Jerry Adams on Joe Sambrook
  Jerry Adams     Biography    
Recorded: 15 Jan 2003

I think Joe [Sambrook] probably had a wonderful influence on the lab. As I mentioned before I think Jim has never been that involved with the details of experiments. He’s always been more involved with the big concepts and so forth. So he probably desperately needed someone to really make the lab, to provide the real tools for making tumor virus work the focus. And then Joe was that person. So I think he probably had an extremely important role in that period of Cold Spring Harbor’s development where the DNA tumor viruses were the dominant theme, the molecular tools. So all that work led to many discoveries about the role of tumor antigens as key determinants of tumorgenicity. And the work on adenovirus which involved Phil Sharp, who of course went ahead to make the great discovery about splicing which Ashley Dunn was involved in. Perhaps he can talk more about that when you talk to him.

### [Provided data]
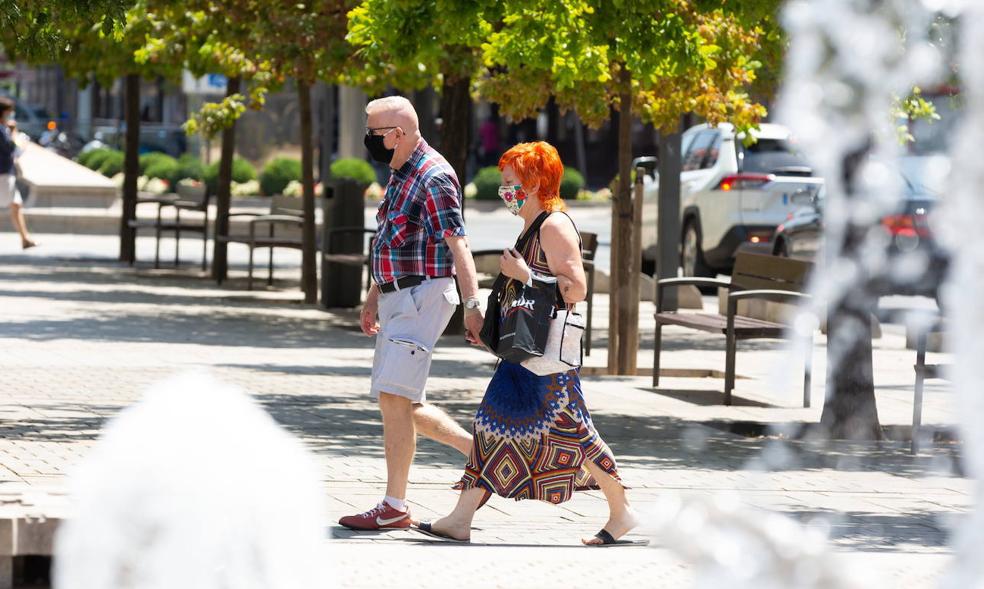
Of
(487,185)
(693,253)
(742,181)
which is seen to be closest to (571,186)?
(487,185)

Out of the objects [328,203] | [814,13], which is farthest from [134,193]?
[814,13]

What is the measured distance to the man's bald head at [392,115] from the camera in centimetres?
818

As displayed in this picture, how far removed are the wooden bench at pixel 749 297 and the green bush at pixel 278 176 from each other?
26513mm

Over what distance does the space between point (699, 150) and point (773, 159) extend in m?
1.50

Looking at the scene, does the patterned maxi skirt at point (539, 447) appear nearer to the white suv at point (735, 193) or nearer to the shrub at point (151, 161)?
the white suv at point (735, 193)

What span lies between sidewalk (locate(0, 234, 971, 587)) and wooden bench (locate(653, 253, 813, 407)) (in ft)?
0.99

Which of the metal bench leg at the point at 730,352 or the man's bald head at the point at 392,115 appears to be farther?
the metal bench leg at the point at 730,352

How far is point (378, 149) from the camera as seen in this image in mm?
8250

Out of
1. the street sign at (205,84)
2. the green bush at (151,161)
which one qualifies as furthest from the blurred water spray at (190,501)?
the green bush at (151,161)

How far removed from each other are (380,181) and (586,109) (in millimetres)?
34981

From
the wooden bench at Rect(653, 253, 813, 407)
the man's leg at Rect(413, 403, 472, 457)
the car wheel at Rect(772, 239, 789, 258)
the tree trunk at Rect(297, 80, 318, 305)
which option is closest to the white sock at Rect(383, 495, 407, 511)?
the man's leg at Rect(413, 403, 472, 457)

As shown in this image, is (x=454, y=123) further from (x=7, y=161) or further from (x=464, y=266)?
(x=464, y=266)

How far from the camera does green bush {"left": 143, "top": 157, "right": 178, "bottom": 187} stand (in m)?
41.0

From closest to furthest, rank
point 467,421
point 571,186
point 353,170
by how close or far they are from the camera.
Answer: point 467,421, point 353,170, point 571,186
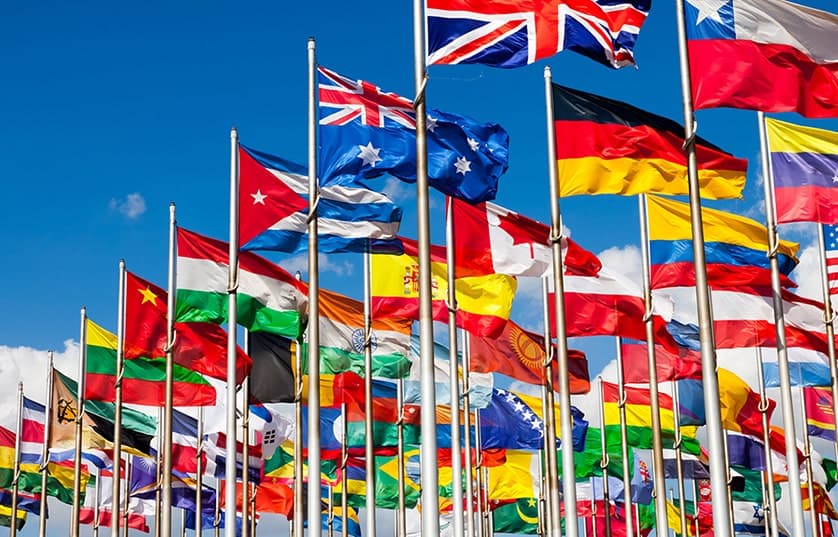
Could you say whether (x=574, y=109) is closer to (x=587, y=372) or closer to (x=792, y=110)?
(x=792, y=110)

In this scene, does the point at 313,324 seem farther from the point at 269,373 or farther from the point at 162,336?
the point at 162,336

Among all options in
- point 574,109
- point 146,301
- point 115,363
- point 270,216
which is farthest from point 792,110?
point 115,363

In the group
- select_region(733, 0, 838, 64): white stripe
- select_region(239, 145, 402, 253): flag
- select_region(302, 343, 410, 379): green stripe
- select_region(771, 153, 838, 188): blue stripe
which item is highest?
select_region(733, 0, 838, 64): white stripe

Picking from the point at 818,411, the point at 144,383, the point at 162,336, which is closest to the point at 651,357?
the point at 162,336

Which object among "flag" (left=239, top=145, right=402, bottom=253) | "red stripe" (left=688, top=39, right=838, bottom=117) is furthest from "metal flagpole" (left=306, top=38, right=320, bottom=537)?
"red stripe" (left=688, top=39, right=838, bottom=117)

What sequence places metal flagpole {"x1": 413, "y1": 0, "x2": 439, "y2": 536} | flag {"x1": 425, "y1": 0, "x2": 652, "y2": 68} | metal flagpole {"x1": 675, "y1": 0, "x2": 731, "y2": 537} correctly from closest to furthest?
metal flagpole {"x1": 413, "y1": 0, "x2": 439, "y2": 536}
metal flagpole {"x1": 675, "y1": 0, "x2": 731, "y2": 537}
flag {"x1": 425, "y1": 0, "x2": 652, "y2": 68}

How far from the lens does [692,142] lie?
71.9 feet

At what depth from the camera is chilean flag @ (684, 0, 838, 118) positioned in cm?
2281

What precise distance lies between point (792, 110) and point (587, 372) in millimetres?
19165

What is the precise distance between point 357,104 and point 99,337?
1710cm

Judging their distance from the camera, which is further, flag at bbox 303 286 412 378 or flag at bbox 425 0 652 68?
flag at bbox 303 286 412 378

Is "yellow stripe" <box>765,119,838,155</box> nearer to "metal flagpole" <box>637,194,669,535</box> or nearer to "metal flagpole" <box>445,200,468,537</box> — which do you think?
"metal flagpole" <box>637,194,669,535</box>

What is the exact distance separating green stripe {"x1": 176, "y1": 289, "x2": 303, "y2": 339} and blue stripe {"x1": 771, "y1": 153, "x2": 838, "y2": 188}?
477 inches

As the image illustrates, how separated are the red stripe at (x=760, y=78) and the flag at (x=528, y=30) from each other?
1.36 meters
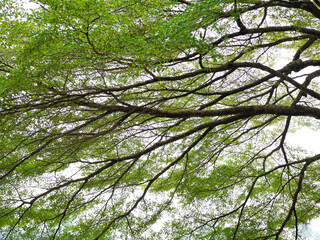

### [Assignment 1]
In the interview extract about Joe Sambrook, condense the paragraph beginning "I think Joe [Sambrook] probably had a wonderful influence" into a short bulleted list that keeps its main facts.
### [Assignment 2]
Go on with the interview extract about Joe Sambrook, picking up after its final sentence.

### [Answer space 1]
- Joe Sambrook probably had a wonderful influence on the lab.
- Jim was never closely involved with the details of experiments and focused on big concepts, so he needed someone to supply the real tools for tumor virus work. Joe was that person.
- Joe's role was extremely important while DNA tumor viruses and the molecular tools were Cold Spring Harbor's dominant theme.
- This work led to many discoveries about tumor antigens as key determinants of tumorgenicity.
- The adenovirus work involved Phil Sharp, who later made the great discovery about splicing, in which Ashley Dunn was involved.
- Ashley Dunn may be able to say more about that.

### [Answer space 2]
Jerry Adams, currently Professor and Joint Head of Molecular Genetics of Cancer Division of The Walter and Eliza Hall Institute of Medical Research, is noted for his achievements in molecular biology, immunology and the molecular genetics of cancer. After completing his BSc in Chemistry at Emory University in 1962, he completed his Ph.D. at Harvard under James Watson. During this time, Adams and Mario Capecchi discovered the initiation mechanism for polypeptides. Adams earned his degree in 1967 and went on to do post-doctoral work at the MRC Laboratory of Molecular Biology in Cambridge, England, where he met his wife, Suzanne Cory. They did further research in Geneva, and in 1972 joined The Walter and Eliza Hall Institute of Medical Research in Australia.

Adams and his research team have made many major contributions to medical science. They were the first to clone mammalian genes in Australia and discovered: (i) that antibody genes encode to recombine in a myriad of ways to fight infection; (ii) the genetic mutation that leads to Burkitt’s lymphoma and (iii) the connection between apoptosis and cancer, while studying bcl-2 gene in follicular lymphoma (with David Vaux).

Adams is a Fellow of the Australian Academy of Science (1986), a Fellow of the Royal Society of London (1992), a Fellow of the Royal Society of Victoria (1997) and a member of the National Academy of Sciences.